Requirement :: Strip the pictures and reproduce the rest of the listing exactly.

Rows from a spatial reasoning dataset ::
--- Start ---
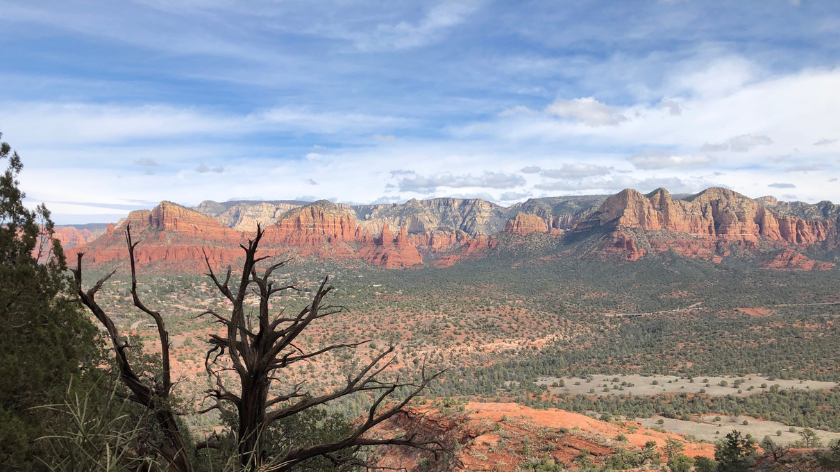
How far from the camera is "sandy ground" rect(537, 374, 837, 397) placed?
46.1 metres

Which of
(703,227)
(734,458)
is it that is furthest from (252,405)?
(703,227)

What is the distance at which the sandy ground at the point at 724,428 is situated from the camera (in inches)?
1198

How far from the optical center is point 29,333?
9586 millimetres

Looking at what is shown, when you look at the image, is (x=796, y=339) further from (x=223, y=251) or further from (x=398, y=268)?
(x=223, y=251)

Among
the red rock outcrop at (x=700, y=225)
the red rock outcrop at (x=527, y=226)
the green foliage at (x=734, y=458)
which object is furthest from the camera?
the red rock outcrop at (x=527, y=226)

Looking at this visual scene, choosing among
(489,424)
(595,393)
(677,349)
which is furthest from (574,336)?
(489,424)

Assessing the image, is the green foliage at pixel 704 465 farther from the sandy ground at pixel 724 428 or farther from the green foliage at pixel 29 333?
the sandy ground at pixel 724 428

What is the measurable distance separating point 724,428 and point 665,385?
58.3ft

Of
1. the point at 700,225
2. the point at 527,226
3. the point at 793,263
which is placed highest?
the point at 700,225

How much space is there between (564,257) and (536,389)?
11948 cm

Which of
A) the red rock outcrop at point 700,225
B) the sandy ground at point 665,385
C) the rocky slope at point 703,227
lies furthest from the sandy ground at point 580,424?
the red rock outcrop at point 700,225

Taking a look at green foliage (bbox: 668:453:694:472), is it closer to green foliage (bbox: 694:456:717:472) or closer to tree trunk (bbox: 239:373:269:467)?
--- End ---
Output below ::
How far from the camera is "sandy ground" rect(537, 374, 837, 397) placed?
46.1 metres

Which of
(703,227)
(734,458)
is it that is furthest from (252,405)?
(703,227)

What is the distance at which the sandy ground at the point at 724,428 is situated from the camera (in inches)?
1198

How far from the optical center is point 29,333?
9586 millimetres

Looking at what is shown, when you look at the image, is (x=796, y=339) further from (x=223, y=251) or further from (x=398, y=268)?
(x=223, y=251)

Among
the red rock outcrop at (x=700, y=225)
the red rock outcrop at (x=527, y=226)
the green foliage at (x=734, y=458)
which object is furthest from the camera?
the red rock outcrop at (x=527, y=226)

Looking at this visual scene, choosing among
(489,424)
(595,393)
(677,349)
which is furthest from (574,336)?
(489,424)

Assessing the image, is the green foliage at pixel 704 465 farther from the sandy ground at pixel 724 428 or farther from the green foliage at pixel 29 333?
the sandy ground at pixel 724 428

What is the measurable distance separating point 724,428 and point 665,385?
58.3ft

Of
1. the point at 700,225
2. the point at 527,226
3. the point at 793,263
which is placed highest?
the point at 700,225

How much space is there between (564,257) and (536,389)?
11948 cm

Which of
A) the red rock outcrop at point 700,225
B) the sandy ground at point 665,385
C) the rocky slope at point 703,227
lies furthest from the sandy ground at point 580,424?
the red rock outcrop at point 700,225

Taking a look at green foliage (bbox: 668:453:694:472), is it closer to green foliage (bbox: 694:456:717:472) or closer to tree trunk (bbox: 239:373:269:467)?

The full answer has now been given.